■ **EXERCISES TO COMPLETE**
(1) In the piece below on Governor Malloy and Connecticut's public schools, which judge denied Malloy's motion to dismiss the CCJEF v. Rell school funding suit?
(2) Write the next few paragraphs of the piece below on Governor Malloy and Connecticut's public schools, starting after its final sentence.

Fellow public school advocate and columnist Wendy Lecker has written yet another “must read” column for the Stamford Advocate.
While candidate “Dan” Malloy ran on a platform of supporting public education, Governor “Dannel” Malloy has pushed an agenda that has systematically undermined Connecticut’s public schools. Rather than solve Connecticut’s unconstitutional school funding formula, as he promised, Malloy has repeatedly worked to destroy the very lawsuit that he helped bring on behalf of Connecticut’s students, parents, teachers and taxpayers.
His education “reform initiative” is the most anti-teacher, anti-union, anti-local control legislation of any Democratic governor in the nation.
And his Commissioner of Education has so mismanaged the Connecticut Department of Education that a significant number of school superintendents are actually talking about a vote of no confidence in Commissioner Stefan Pryor.
With that as the background, Wendy Lecker has written a piece appropriately entitled, “Malloy can tell it to the judge.”
In it she writes:
Connecticut recently was treated to two contradictory pictures of education in our state: one was fantasy and the other, reality. The magical thinking was provided by Gov. Dannel P. Malloy at a speech at the conservative think tank, the American Enterprise Institute on Dec. 2. There, he trumpeted the success of his 2012 education “reform legislation.” Two days later, Judge Kevin Dubay of Connecticut Superior Court provided a dose of reality about Malloy’s grand, but empty, pronouncements, in his decision to deny Malloy’s motion to dismiss the CCJEF v. Rell school funding suit.
At his AEI speech, Malloy shockingly dismissed the need to provide all children with educational opportunities as “old rhetoric.” His focus is not on educational opportunity, he claimed, but rather “educational success.” Malloy trumpeted his 2012 education “reform” legislation as providing the path to educational success.
Contrary to Malloy’s contention, educational opportunity is not just “old rhetoric.” The concept of educational opportunity has a specific constitutional meaning in Connecticut. Under our constitution, Connecticut must provide all children with “suitable educational opportunities.” Connecticut’s highest court has defined those opportunities as schools with sufficient resources to provide an education that prepares Connecticut’s children to participate in democratic institutions, attain productive employment and otherwise to contribute to the state’s economy, or to progress on to higher education.

■ **THE DATA**
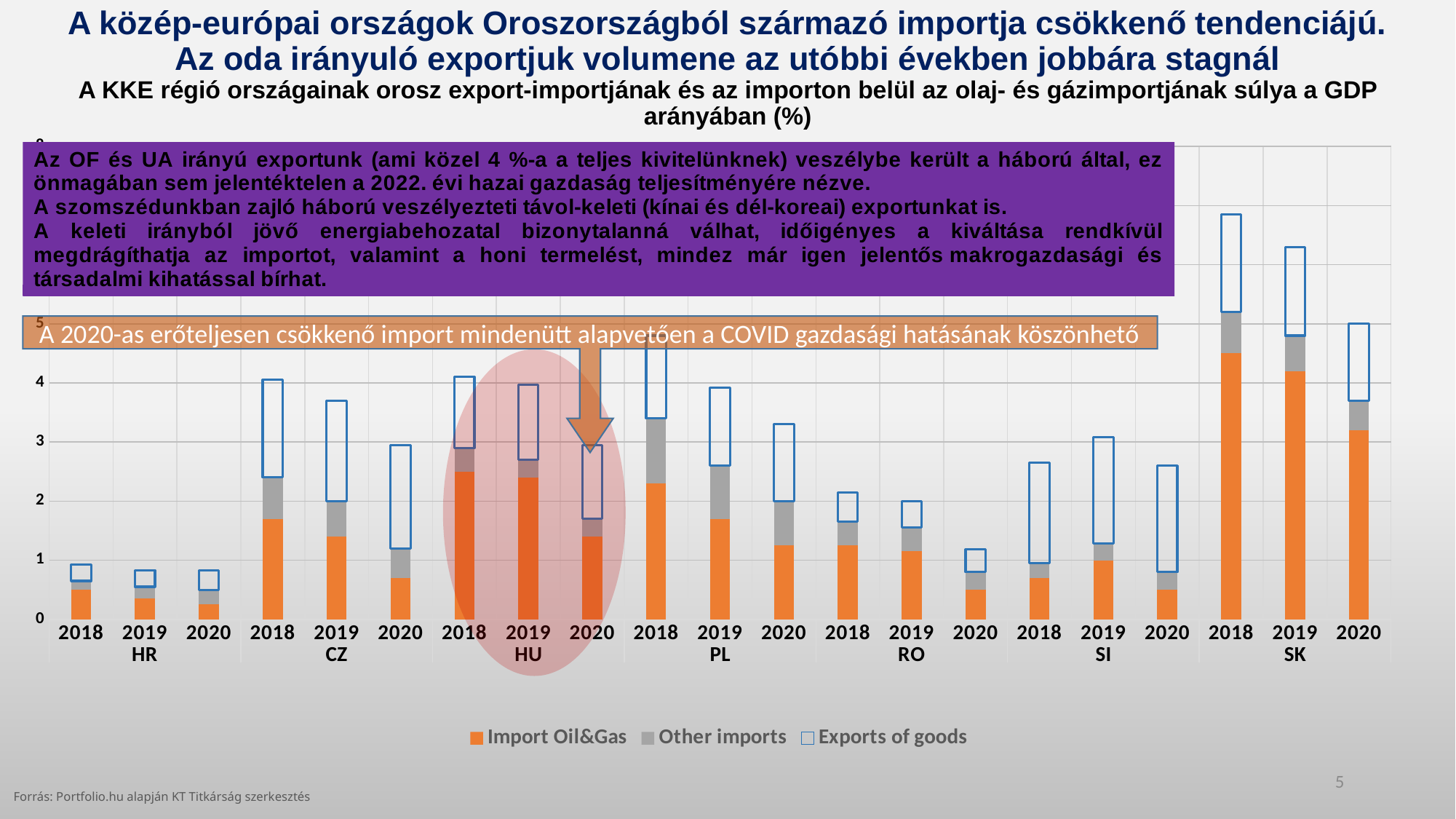
Is the Import Oil&Gas value for HR in 2018 greater or less than 1? less Which series are listed in the chart legend? Import Oil&Gas, Other imports, Exports of goods Which is larger, the Import Oil&Gas value for SK in 2018 or for HR in 2018? SK in 2018 Which country has the highest Import Oil&Gas value in 2018? SK Which years are shown for each country on the x axis? 2018, 2019, 2020 Is the Import Oil&Gas value for HU in 2018 greater or less than 2? greater Is the Import Oil&Gas value for SK in 2018 greater or less than 4? greater What kind of chart is shown on the slide? Stacked bar chart How many series does the chart legend list? 3 Does the Import Oil&Gas value for HU rise or fall from 2018 to 2020? fall How many countries are shown on the x axis of the chart? 7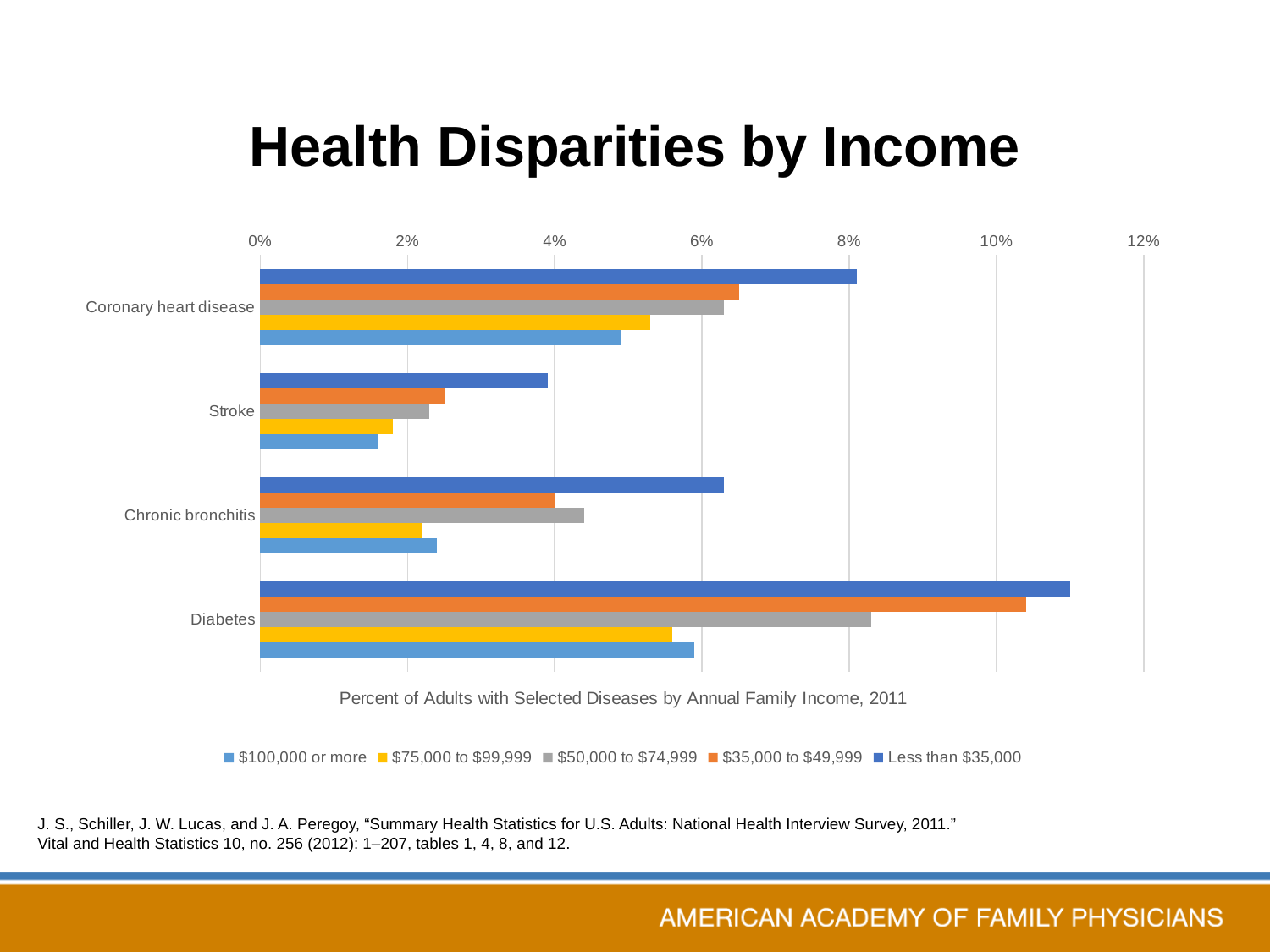
How many income groups does the legend list? 5 What is the caption printed below the chart's horizontal axis? Percent of Adults with Selected Diseases by Annual Family Income, 2011 For Chronic bronchitis, which is larger: the value for $50,000 to $74,999 or the value for $35,000 to $49,999? $50,000 to $74,999 How many disease categories are plotted on the chart? 4 Is the value for Coronary heart disease in the $100,000 or more group greater or less than 6%? less What kind of chart is shown on the slide? bar chart Is the value for Stroke in the Less than $35,000 group greater or less than 2%? greater For Diabetes, which is larger: the value for Less than $35,000 or the value for $100,000 or more? Less than $35,000 Which income group has the highest percentage for Diabetes? Less than $35,000 For the Less than $35,000 income group, which disease has the highest percentage? Diabetes Is the value for Diabetes in the Less than $35,000 group greater or less than 10%? greater For the Less than $35,000 income group, which disease has the lowest percentage? Stroke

■ **YOUR RESPONSES**
(1) Judge Kevin Dubay of Connecticut Superior Court.

(2)
As mayor of Stamford, Malloy understood the constitutional significance of educational opportunity. He was a founding member of the CCJEF coalition and one of the original plaintiffs in the suit demanding the state fulfill its legal obligation to provide fair and adequate funding to all Connecticut public schools.
However, as governor, Malloy would like to pretend that Connecticut’s children can achieve academic success while he deprives them and their schools of the basic educational resources necessary to provide constitutionally required educational opportunity. Indeed, the governor’s faulty approach was the linchpin of his most recent failed attempt to get rid of the CCJEF case.
In his motion to dismiss the CCJEF case, Malloy claimed there was no need to continue with this case because his 2012 education reforms cured all the constitutional deficiencies in Connecticut’s educational system. The judge disabused the governor of the fantasy that his reforms have actually improved Connecticut’s schools. He ruled that Malloy and the state presented no evidence to prove that his 2012 reforms were enacted to correct the constitutional inadequacies of Connecticut’s educational system or state school funding.
Malloy’s 2012 education legislation was not designed to provide Connecticut’s children with equal educational opportunity. As he admitted in his AEI speech, educational opportunity is no longer the governor’s focus. He would rather push unproven “reforms” that bear no relationship to what our highest court and our constitution recognize that our children need.
Another incredible claim made by Malloy at the AEI appearance was that his 2012 education legislation, for the first time in Connecticut history, directed copious amounts of money to Connecticut’s neediest districts.
A few hard numbers may help bring Malloy back to this planet. According to CCJEF’s expert’s analysis, updated to 2012 dollars, East Hartford’s school district is owed $6,131 per child in state funding. Malloy’s 2012 legislation gave them an increase of $214 per pupil. Bridgeport’s school district is owed $7,505 per child, but only received an increase of $209 per pupil in the 2012 legislation. The state owes New Britain’s children $10,185 per student. The 2012 legislation provided them with a whopping $245 per pupil increase. The list goes on and on. Moreover, as a condition for each tiny increase in ECS funding, these districts were saddled with costly mandates.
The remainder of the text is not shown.